Danny Quah is Dean and Li Ka Shing Professor in Economics at the School School of Public Policy at National University of Singapor. His research interests include income inequality, economic growth, and international economic relations. Professor Quah's current research takes an economic approach to world order - with focus on global power shift and the rise of the east, and alternative models of global power relations. Professor Quah is Commissioner on the Spence-Stiglitz Commission on Global Economic Transformation; Member of the Executive Committee, International Economic Association; and Senior Fellow of the Asian Bureau of Finance and Economics Research. He is in the Editorial Board of Asia Pacific Business Review, Global Policy, East Asian Policy, and Journal of Economic Integration. He is in the Advisory Board of Journal of Global Analysis and Princeton University Press, European Advisory. He is an Associate Editor for the Journal of Economic Growth.

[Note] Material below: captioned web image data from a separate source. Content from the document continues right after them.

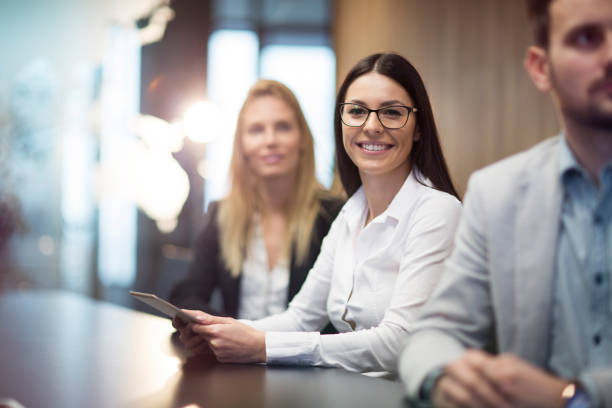Young businesswoman holding tablet in conference room stock photo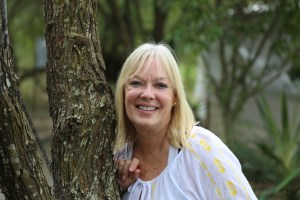 Jan Hull standing next to a tree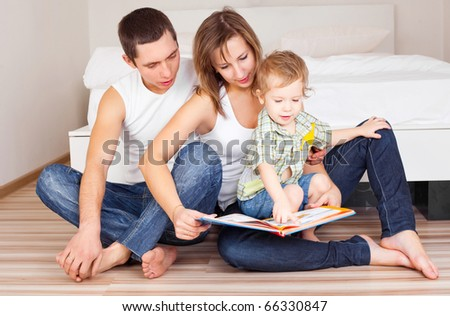 happy family, mother ,father and their baby read a book at home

Randall Wright is the Ray B. Zemon Chair in Liquid Assets in the Department of Finance, Investment and Banking at the Wisconsin School of Business, as well as a Professor in Wisconsin’s Department of Economics. Professor Wright is well known for his work on monetary, macro and labor economics. He is currently a consultant for the Federal Reserve Banks of Minneapolis and Chicago, a Research Associate at the National Bureau of Economic Research, where he co-organizes the Macro Perspectives Group, and a Fellow of the Econometric Society and Society for the Advancement of Economic Theory.  He has served as Editor of International Economic Review, and is currently Associate Editor at Journal of Economic Theory and Advisory Editor at Macroeconomic Dynamics. He has won several awards for his research, and currently has the highest “degree centrality” in economics (basically, greatest number of coauthors).